*** Dataset excerpt Section Begins ***

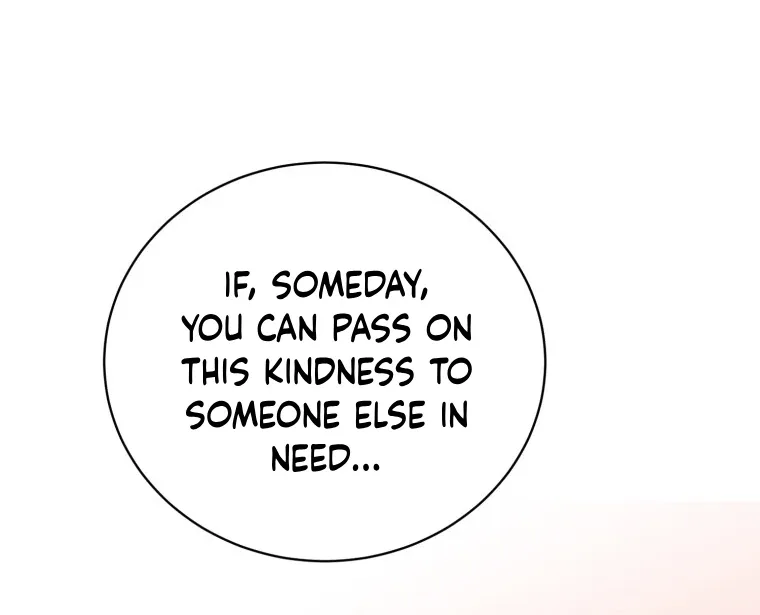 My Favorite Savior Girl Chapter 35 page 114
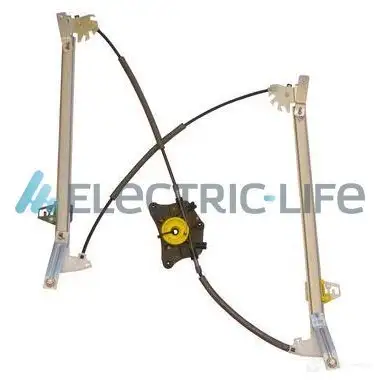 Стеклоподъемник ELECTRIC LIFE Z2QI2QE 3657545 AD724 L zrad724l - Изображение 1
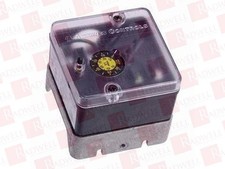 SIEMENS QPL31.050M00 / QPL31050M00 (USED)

*** Dataset excerpt Section Ends ***

*Your instructions*:
Everything but the pictures is needed: copy the data above exactly.

*Result of the exercise*:
 My Favorite Savior Girl Chapter 35 page 114
 Стеклоподъемник ELECTRIC LIFE Z2QI2QE 3657545 AD724 L zrad724l - Изображение 1
 SIEMENS QPL31.050M00 / QPL31050M00 (USED)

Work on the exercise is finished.